Kozma's work has been published in many anthologies and journals, and she is affiliate faculty in IU's Media School among other things. Her Ph.D. is in communication and media studies from the Institute of Communication Research at the University of Illinois, Urbana-Champaign.
Vulture's customers vary. "They span the gap, from people just getting interested in movies to cinephiles," said volunteer Nick Romy, who also owns the guitar store Ardent Instruments. Why do they volunteer for Vulture? "I'm a really big horror movie nerd." Also, they grew up going to video stores and want them to stay around.
Romy pulled open a heavy metal drawer to show where the discs live, since the artful boxes on the display shelves are empty. "If you don't see a certain movie, just ask us," they said.

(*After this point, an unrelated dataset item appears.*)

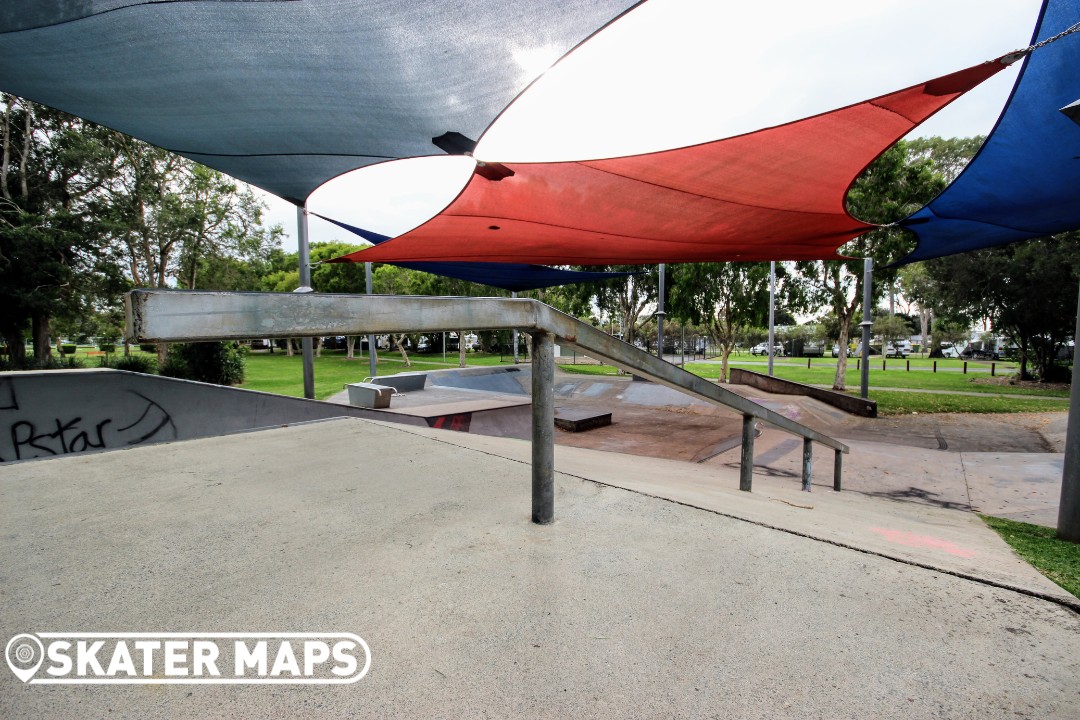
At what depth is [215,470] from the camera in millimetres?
2889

Romy recalls one customer, engrossed by the myriad information and art of the video boxes, which you don't get when you stream, stood for an hour one day just reading the boxes. By the way, with rentals, you also get bonus and special features unavailable when streaming.
Romy is a Bloomington native and alumnus of the IU Jacobs School of Music and attended the Chicago School of Guitar Making and relocated to Chicago to work at Specimen Products.
The store's fastest "sellers" are horror and occult videos.
"Any movie nerd would love to volunteer at a video store," Walter, the owner, said.
For a look into local video rental shops, watch "Mom n Pop," a documentary that digs in to the growth and then death of U.S. independent video stores, which boomed in the mid-1970s through the 1990s. "Mom n Pop" offers interviews with both filmmakers who did well in these stores and with video-store aficionados -- in the past and also today.
Vulture Video doesn't offer a lot of merch, even though Walter is a collector and owns plenty of stuff he could sell. And that might be a good thing. According to the thesystemsthinker.com, industry leaders wondered if video rentals were nosediving because of services such as pay-per-view. Bill Fields, the new CEO of Blockbuster at the time (1996), made the stores into "entertainment destinations," offering CDs, games, books, toys, games, food and other merchandise. But these add-ons diverted customers, as the company drifted away from its core business. People rented fewer videos than ever, and profits from the candy and books, etc., was small.
Vulture Video does offer a few items for sale such as hats, coupon books and T-shirts, but the focus is definitely finding their patrons an enthralling flick.
The store is open every day from 4 to 10 p.m. Memberships are free, and the cost is usually $3 per video, unless a payment plan is purchased; they have three options. Late fees apply usually after three days. The mail slot in the lower section of the front door can take returns.